━━ Supplied records ━━

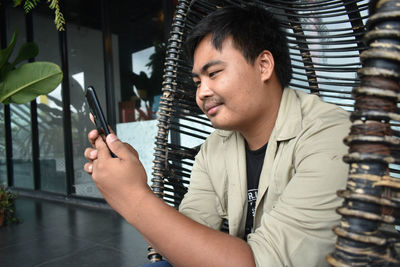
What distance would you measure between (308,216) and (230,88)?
0.42 meters

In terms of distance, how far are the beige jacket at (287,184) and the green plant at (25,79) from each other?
8.19 ft

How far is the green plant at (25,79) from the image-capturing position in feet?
10.1

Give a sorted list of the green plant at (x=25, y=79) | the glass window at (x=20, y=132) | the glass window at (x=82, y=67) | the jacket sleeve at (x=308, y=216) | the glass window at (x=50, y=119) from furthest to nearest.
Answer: the glass window at (x=20, y=132), the glass window at (x=50, y=119), the glass window at (x=82, y=67), the green plant at (x=25, y=79), the jacket sleeve at (x=308, y=216)

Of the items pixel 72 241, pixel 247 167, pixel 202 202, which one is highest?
pixel 247 167

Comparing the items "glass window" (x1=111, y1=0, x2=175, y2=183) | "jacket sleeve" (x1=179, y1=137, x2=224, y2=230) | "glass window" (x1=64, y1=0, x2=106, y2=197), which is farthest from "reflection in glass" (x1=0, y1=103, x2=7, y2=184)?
"jacket sleeve" (x1=179, y1=137, x2=224, y2=230)

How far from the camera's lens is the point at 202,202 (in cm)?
109

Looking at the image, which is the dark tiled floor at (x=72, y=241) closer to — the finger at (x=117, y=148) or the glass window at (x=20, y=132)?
the finger at (x=117, y=148)

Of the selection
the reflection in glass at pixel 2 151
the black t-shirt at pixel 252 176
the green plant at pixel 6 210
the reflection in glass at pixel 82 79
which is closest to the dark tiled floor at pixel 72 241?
the green plant at pixel 6 210

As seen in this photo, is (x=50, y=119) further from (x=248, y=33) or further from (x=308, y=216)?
(x=308, y=216)

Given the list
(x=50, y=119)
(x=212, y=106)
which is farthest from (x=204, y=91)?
(x=50, y=119)

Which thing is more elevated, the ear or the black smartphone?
the ear

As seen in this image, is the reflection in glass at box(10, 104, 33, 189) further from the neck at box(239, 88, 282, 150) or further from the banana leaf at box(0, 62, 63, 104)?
the neck at box(239, 88, 282, 150)

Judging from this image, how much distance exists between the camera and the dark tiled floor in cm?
247

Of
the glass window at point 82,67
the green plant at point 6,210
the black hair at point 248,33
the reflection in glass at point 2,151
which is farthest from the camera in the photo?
the reflection in glass at point 2,151
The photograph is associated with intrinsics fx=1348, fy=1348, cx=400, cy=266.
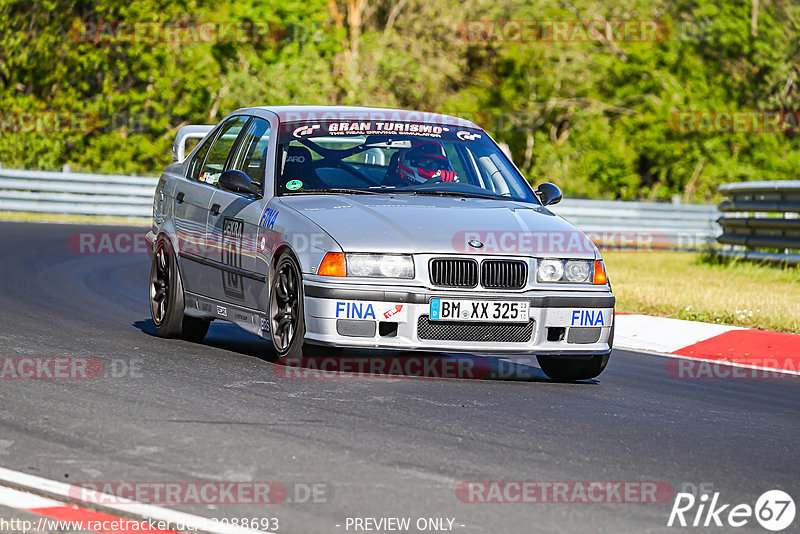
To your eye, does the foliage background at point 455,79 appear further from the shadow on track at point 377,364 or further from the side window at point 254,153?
the shadow on track at point 377,364

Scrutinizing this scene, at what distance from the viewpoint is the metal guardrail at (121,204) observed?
2705 centimetres

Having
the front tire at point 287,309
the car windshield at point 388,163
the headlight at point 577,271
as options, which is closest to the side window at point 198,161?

━━━

Write out all the records above again, substituting "gray tiled floor" for "dark tiled floor" and leaving everything else unchanged. Leave the pictures out.

What distance would you measure between (308,216) and (230,88)?
0.42 meters

In terms of distance, how far are the beige jacket at (287,184) and the green plant at (25,79) from each other?
8.19 ft

How far is the green plant at (25,79) from the image-capturing position in feet?
10.1

Give a sorted list of the green plant at (x=25, y=79) | the glass window at (x=20, y=132) | the glass window at (x=82, y=67) | the jacket sleeve at (x=308, y=216) | the glass window at (x=50, y=119) from furthest to nearest.
Answer: the glass window at (x=20, y=132), the glass window at (x=50, y=119), the glass window at (x=82, y=67), the green plant at (x=25, y=79), the jacket sleeve at (x=308, y=216)

Of the items pixel 72 241, pixel 247 167, pixel 202 202, which one is highest?
pixel 247 167

Comparing the items "glass window" (x1=111, y1=0, x2=175, y2=183) | "jacket sleeve" (x1=179, y1=137, x2=224, y2=230) | "glass window" (x1=64, y1=0, x2=106, y2=197), which is farthest from "reflection in glass" (x1=0, y1=103, x2=7, y2=184)?
"jacket sleeve" (x1=179, y1=137, x2=224, y2=230)

How far from the camera's lens is the point at 202,202 (in cm)?
109

Looking at the image, which is the gray tiled floor at (x=72, y=241) closer to — the finger at (x=117, y=148) or the glass window at (x=20, y=132)?
the finger at (x=117, y=148)

Of the selection
the reflection in glass at pixel 2 151
the black t-shirt at pixel 252 176
the green plant at pixel 6 210
the reflection in glass at pixel 82 79
which is closest to the gray tiled floor at pixel 72 241?
the green plant at pixel 6 210

As seen in this photo, is (x=50, y=119) further from (x=248, y=33) or further from (x=308, y=216)?
(x=308, y=216)

Given the list
(x=50, y=119)
(x=212, y=106)
which is farthest from (x=204, y=91)?
(x=50, y=119)

Which thing is more elevated, the ear or the black smartphone?
the ear

As seen in this image, is the reflection in glass at box(10, 104, 33, 189) further from the neck at box(239, 88, 282, 150) or further from the banana leaf at box(0, 62, 63, 104)?
the neck at box(239, 88, 282, 150)

Judging from this image, how much distance exists between the camera and the gray tiled floor in cm?
247

Of
the glass window at point 82,67
the green plant at point 6,210
the black hair at point 248,33
the reflection in glass at point 2,151
which is farthest from the camera in the photo?
the reflection in glass at point 2,151
The photograph is associated with intrinsics fx=1348, fy=1348, cx=400, cy=266.
To your eye, does the foliage background at point 455,79 appear further from the shadow on track at point 377,364 or further from the side window at point 254,153?
the shadow on track at point 377,364

Scrutinizing this scene, at what distance from the viewpoint is the metal guardrail at (121,204) observed?
2705 centimetres

Having
the front tire at point 287,309
the car windshield at point 388,163
the headlight at point 577,271
as options, which is closest to the side window at point 198,161?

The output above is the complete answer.